Yemeni President Ali Abdullah Saleh was in Riyadh yesterday to sign a Gulf plan that will finally end his 33-year hardline rule, a UN official said, even as his capital was rocked by fresh violence.
Yemeni television said Saleh arrived in Riyadh early yesterday, while UN envoy to Yemen Jamal Benomar confirmed the 69-year-old president was to sign the Gulf Cooperation Council (GCC)-brokered deal in the Saudi capital under which he will immediately hand power to his deputy.
“The signing ceremony will take place today in Riyadh,” Benomar said by telephone.
However, even as hopes rose that Yemen’s complex political logjam may finally be breaking, clashes broke out early yesterday in Sana’a between gunmen loyal to dissident tribal chief Sheikh Sadiq al-Ahmar and pro-Saleh troops, residents said.
The fighting rocked the capital’s al-Hasaba District, while explosions were also heard in the nearby neighborhood of Sufan, they said.
Saleh has repeatedly backed out of signing the initiative at the last minute and yesterday, there was no certainty he would finally append his signature to the document.
The opposition signed the deal in April, but Saleh’s stalling has triggered months of political deadlock that has left the government in a state of chaos and the economy in shambles.
However, Benomar was confident both parties would also sign a UN-crafted roadmap that sets a mechanism for implementing the Gulf plan, under which Saleh would hand power to his deputy in return for immunity from prosecution.
According to the agreement, Saleh would on signing immediately hand “all necessary constitutional powers to his deputy, Abdrabuh Mansur Hadi,” a diplomatic source said.
Political sources said Saleh would remain an honorary president for a period of 90 days, after which Hadi would be elected as a consensus president for a two-year interim period.
During the transition period, however, Saleh will not be able to enforce any political decisions nor veto those of Hadi.
Protesters, who have faced a brutal 10-month government crackdown that has left hundreds dead and thousands wounded, have rejected the Gulf plan and want Saleh to be brought to trial.
“It seems like President Saleh finally found himself forced to sign.

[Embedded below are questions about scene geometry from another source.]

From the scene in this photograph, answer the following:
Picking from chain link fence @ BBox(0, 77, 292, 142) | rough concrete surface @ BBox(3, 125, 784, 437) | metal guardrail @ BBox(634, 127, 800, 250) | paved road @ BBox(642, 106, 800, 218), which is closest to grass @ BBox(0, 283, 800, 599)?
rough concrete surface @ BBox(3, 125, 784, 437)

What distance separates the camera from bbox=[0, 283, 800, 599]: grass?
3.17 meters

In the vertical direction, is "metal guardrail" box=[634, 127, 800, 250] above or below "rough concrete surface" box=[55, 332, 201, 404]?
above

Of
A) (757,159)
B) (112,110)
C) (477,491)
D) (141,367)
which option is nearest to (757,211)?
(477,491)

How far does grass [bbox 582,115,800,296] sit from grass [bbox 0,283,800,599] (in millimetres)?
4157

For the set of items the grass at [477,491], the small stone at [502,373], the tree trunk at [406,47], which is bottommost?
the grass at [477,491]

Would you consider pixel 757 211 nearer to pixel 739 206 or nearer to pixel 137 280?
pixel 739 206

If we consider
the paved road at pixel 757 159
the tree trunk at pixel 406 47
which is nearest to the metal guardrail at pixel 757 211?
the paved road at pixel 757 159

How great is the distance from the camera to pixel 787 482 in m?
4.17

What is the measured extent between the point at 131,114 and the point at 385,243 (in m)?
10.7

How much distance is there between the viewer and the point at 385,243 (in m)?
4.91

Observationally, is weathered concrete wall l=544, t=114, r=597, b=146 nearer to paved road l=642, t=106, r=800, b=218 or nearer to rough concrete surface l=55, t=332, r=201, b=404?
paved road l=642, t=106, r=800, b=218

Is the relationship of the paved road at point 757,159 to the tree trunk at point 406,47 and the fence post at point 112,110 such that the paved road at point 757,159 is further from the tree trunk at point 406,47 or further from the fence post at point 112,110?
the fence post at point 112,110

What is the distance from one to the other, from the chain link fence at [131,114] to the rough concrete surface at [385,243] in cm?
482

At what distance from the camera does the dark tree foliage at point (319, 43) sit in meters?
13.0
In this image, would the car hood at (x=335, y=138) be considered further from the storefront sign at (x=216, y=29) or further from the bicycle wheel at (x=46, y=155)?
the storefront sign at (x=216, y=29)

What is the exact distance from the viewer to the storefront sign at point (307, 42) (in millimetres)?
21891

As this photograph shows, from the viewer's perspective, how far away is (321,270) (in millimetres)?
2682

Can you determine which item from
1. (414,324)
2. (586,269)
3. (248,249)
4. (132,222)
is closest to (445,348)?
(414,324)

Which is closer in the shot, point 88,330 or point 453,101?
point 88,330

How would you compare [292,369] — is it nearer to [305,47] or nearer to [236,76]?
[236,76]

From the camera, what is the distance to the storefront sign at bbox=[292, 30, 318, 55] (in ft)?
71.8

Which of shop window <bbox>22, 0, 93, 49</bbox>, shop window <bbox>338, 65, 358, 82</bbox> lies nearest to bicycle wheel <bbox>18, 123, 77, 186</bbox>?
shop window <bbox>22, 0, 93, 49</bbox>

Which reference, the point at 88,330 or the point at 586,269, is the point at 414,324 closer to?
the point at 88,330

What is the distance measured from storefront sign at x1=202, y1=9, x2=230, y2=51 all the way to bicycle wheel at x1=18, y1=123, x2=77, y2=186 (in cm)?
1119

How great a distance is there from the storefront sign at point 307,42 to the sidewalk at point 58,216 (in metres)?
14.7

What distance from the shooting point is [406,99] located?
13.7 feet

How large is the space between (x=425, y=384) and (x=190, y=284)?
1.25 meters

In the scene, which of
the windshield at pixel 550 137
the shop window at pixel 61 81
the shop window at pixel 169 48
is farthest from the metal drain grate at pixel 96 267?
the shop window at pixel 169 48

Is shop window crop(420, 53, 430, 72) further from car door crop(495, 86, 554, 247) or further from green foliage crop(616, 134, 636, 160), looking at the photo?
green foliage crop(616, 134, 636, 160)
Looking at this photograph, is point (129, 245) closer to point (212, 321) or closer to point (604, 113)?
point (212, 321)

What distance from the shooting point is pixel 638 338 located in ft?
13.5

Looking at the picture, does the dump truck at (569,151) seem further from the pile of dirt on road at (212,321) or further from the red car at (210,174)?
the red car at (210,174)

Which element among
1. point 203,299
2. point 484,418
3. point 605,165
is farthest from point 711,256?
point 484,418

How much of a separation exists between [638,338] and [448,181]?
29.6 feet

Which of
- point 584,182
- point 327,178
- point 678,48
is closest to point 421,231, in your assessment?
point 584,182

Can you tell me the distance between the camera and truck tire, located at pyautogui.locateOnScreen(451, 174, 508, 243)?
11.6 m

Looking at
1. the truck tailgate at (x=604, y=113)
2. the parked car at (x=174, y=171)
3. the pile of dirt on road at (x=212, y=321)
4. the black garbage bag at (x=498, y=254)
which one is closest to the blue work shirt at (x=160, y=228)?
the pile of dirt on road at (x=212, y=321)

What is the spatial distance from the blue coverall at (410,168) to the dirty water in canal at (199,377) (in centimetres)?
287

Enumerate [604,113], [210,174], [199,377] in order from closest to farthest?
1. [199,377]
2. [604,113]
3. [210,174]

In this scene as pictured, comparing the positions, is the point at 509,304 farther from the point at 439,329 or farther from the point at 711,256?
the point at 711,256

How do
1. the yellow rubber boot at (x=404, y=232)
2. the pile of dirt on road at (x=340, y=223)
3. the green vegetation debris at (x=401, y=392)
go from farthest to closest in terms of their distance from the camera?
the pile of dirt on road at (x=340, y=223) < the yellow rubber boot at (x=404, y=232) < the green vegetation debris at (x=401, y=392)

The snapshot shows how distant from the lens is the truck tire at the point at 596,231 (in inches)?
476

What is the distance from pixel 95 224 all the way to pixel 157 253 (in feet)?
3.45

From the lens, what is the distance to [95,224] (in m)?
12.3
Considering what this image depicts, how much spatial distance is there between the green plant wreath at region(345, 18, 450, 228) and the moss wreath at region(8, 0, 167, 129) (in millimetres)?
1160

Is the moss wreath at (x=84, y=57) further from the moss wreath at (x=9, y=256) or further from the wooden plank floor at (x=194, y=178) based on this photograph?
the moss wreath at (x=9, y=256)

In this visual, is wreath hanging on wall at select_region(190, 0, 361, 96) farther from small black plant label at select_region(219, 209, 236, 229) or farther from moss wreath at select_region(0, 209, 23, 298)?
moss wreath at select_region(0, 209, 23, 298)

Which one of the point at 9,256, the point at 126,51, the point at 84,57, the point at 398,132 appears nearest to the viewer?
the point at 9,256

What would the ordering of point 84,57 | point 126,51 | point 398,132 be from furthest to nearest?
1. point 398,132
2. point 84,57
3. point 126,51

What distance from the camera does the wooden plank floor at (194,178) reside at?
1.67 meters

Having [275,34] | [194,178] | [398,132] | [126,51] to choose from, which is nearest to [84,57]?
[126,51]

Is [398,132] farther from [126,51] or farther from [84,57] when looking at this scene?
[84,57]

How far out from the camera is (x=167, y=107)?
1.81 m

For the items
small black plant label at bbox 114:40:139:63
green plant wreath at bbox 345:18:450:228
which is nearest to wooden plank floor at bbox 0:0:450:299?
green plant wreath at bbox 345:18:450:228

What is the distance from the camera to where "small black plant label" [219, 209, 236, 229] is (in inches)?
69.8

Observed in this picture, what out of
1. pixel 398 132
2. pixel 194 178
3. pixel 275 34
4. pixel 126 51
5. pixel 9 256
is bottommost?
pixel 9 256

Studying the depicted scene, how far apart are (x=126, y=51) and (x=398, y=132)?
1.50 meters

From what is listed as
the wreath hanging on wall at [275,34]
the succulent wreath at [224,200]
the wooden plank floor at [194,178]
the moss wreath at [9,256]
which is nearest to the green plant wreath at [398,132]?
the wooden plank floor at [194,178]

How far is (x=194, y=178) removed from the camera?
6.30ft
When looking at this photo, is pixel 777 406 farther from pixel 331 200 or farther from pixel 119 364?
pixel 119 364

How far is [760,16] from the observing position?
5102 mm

He will sign and I don’t think there will be any surprises,” said Mohammed Qahtan, spokesman for the Common Forum parliamentary opposition bloc.
Protesters on “the streets reject the Gulf Initiative,” Qahtan said. “People will not go back to their homes until the honorary period ends.”
Yemeni television said Saleh was in Riyadh “in response to an invitation by the Saudi leadership to attend the signing of the Gulf Initiative and its implementation mechanism ... to take the country out of its crisis.”
Saleh’s visit came after the UN’s Yemen envoy said on Tuesday a deal aimed at ending months of political deadlock had been approved by the opposition and by the president.
“All the parties have agreed to implement the GCC initiative,” Benomar had told reporters in Sana’a.